### The exercise
Reproduce the items below, replacing each occurrence of "tree trunk" with "trunk" and leaving all other text unaltered.
##########
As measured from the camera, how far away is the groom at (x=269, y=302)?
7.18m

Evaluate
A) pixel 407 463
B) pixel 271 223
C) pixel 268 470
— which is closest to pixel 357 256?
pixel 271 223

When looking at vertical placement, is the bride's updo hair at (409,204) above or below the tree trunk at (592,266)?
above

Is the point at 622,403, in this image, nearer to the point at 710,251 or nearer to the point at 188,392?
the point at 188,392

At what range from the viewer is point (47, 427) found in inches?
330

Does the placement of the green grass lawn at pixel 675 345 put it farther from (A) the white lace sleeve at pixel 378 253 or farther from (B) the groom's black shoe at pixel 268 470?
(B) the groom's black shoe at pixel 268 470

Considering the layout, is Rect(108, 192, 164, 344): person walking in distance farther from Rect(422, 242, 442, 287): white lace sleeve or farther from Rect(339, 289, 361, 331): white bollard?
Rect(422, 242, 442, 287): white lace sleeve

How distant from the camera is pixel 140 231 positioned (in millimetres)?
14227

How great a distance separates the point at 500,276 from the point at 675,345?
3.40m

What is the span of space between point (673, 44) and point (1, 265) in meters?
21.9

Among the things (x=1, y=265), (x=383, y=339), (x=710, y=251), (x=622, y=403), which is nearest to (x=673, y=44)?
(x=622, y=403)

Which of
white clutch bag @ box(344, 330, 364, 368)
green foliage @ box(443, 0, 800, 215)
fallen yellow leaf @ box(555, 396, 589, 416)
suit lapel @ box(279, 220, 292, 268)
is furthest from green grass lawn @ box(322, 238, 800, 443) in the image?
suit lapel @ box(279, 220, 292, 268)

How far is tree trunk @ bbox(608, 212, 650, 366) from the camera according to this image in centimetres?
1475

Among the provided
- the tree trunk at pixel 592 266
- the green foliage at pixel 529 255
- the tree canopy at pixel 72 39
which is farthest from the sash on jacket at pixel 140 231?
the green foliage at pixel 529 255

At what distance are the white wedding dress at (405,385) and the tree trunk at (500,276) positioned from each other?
##########
### Written answer
As measured from the camera, how far away is the groom at (x=269, y=302)?
7.18m

Evaluate
A) pixel 407 463
B) pixel 271 223
C) pixel 268 470
— which is closest to pixel 357 256?
pixel 271 223

When looking at vertical placement, is the bride's updo hair at (409,204) above or below the trunk at (592,266)?
above

Is the point at 622,403, in this image, nearer to the point at 710,251 or nearer to the point at 188,392?
the point at 188,392

At what range from the viewer is point (47, 427) found in inches?
330

Does the placement of the green grass lawn at pixel 675 345 put it farther from (A) the white lace sleeve at pixel 378 253 or farther from (B) the groom's black shoe at pixel 268 470?
(B) the groom's black shoe at pixel 268 470

Considering the layout, is Rect(108, 192, 164, 344): person walking in distance farther from Rect(422, 242, 442, 287): white lace sleeve or farther from Rect(339, 289, 361, 331): white bollard?
Rect(422, 242, 442, 287): white lace sleeve

How distant from the camera is pixel 140 231 positioned (in millimetres)?
14227

How great a distance separates the point at 500,276 from the point at 675,345?
3.40m

What is the span of space between point (673, 44) and point (1, 265) in meters?
21.9

Among the things (x=1, y=265), (x=383, y=339), (x=710, y=251), (x=622, y=403), which is nearest to (x=673, y=44)?
(x=622, y=403)

Which of
white clutch bag @ box(344, 330, 364, 368)
green foliage @ box(443, 0, 800, 215)
fallen yellow leaf @ box(555, 396, 589, 416)
suit lapel @ box(279, 220, 292, 268)
is furthest from green grass lawn @ box(322, 238, 800, 443) in the image?
suit lapel @ box(279, 220, 292, 268)

How far is trunk @ bbox(608, 212, 650, 366) from the camera according to this image in centimetres?
1475

Among the provided
- the trunk at pixel 592 266
- the green foliage at pixel 529 255
- the tree canopy at pixel 72 39
which is farthest from the sash on jacket at pixel 140 231?
the green foliage at pixel 529 255

At what distance are the white wedding dress at (405,385) and the trunk at (500,276) positioned from each other?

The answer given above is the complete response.